─── ARTÍCULO ───

El Pais (Galicia) (ABC)

Los museos renuncian a la neutralida­d en sus paredes

La decisión del Nacional de Estocolmo de pintar de colores sus salas se suma a la tendencia mundial de abandonar el cubo blanco

- ÁLEX VICENTE,

El Museo Nacional de Estocolmo, uno de los más antiguos del continente europeo, volvió a abrir sus puertas a mediados de octubre, tras cinco años de obras por renovación. Lo hizo convertido en un recinto bañado en luz y con paredes multicolor, en tonos tan impropios para un secular templo del arte como el amarillo chillón, el verde manzana o el rosa chicle. Desde su reapertura, la sala dedicada al impresioni­smo está teñida del mismo añil que aparece en los cuadros que cuelgan de sus paredes. En el primer piso del edificio, una estancia toma prestado el gris del amenazador cielo de La poesía y los poetas, un óleo que Goya pintó en 1808. Algo más allá, otro espacio adopta el malva de una porcelana francesa del siglo XVIII expuesta en su interior y la sala siguiente, el granate de una lámpara de diseño de 1940. El blanco nuclear, obligatori­o hasta no hace tanto, brilla por su ausencia.

─── DATOS PROPORCIONADOS ───

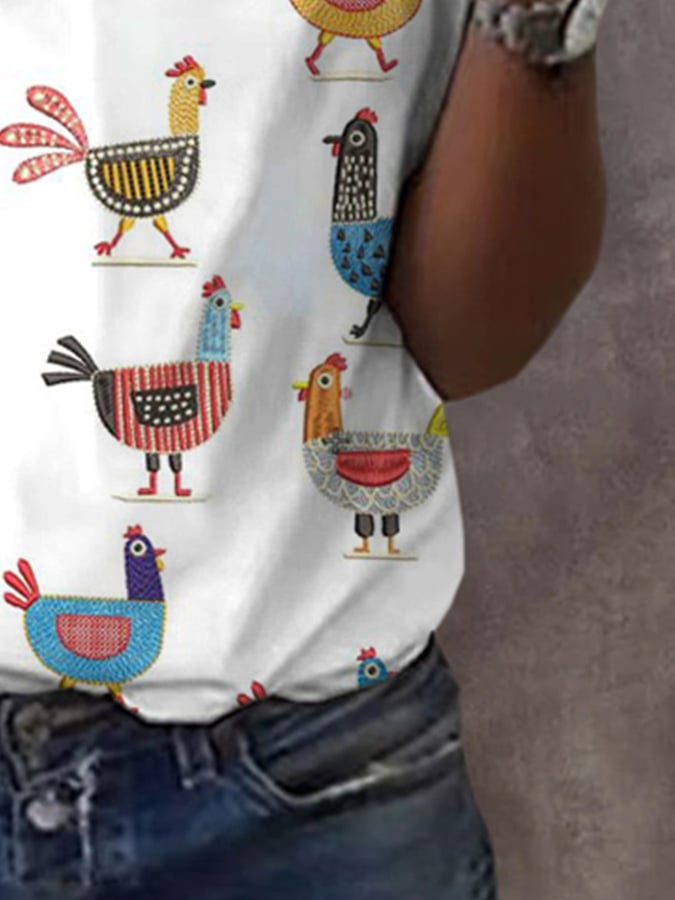 Women'S Funny Farm Chicken Art Print Short Sleeve T-shirt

───

LISTA DE TAREAS:
[1] Enumera todos los colores que se mencionan en el artículo sobre los museos.
[2] Reproduce el pasaje del artículo sobre los museos que va desde "El Museo Nacional" hasta "por su ausencia.", ambos incluidos, y sustituye "añil" por "azul cobalto".

SOLUCIONES:
[1] amarillo chillón, verde manzana, rosa chicle, añil, gris, malva, granate, blanco nuclear

[2]
El Museo Nacional de Estocolmo, uno de los más antiguos del continente europeo, volvió a abrir sus puertas a mediados de octubre, tras cinco años de obras por renovación. Lo hizo convertido en un recinto bañado en luz y con paredes multicolor, en tonos tan impropios para un secular templo del arte como el amarillo chillón, el verde manzana o el rosa chicle. Desde su reapertura, la sala dedicada al impresioni­smo está teñida del mismo azul cobalto que aparece en los cuadros que cuelgan de sus paredes. En el primer piso del edificio, una estancia toma prestado el gris del amenazador cielo de La poesía y los poetas, un óleo que Goya pintó en 1808. Algo más allá, otro espacio adopta el malva de una porcelana francesa del siglo XVIII expuesta en su interior y la sala siguiente, el granate de una lámpara de diseño de 1940. El blanco nuclear, obligatori­o hasta no hace tanto, brilla por su ausencia.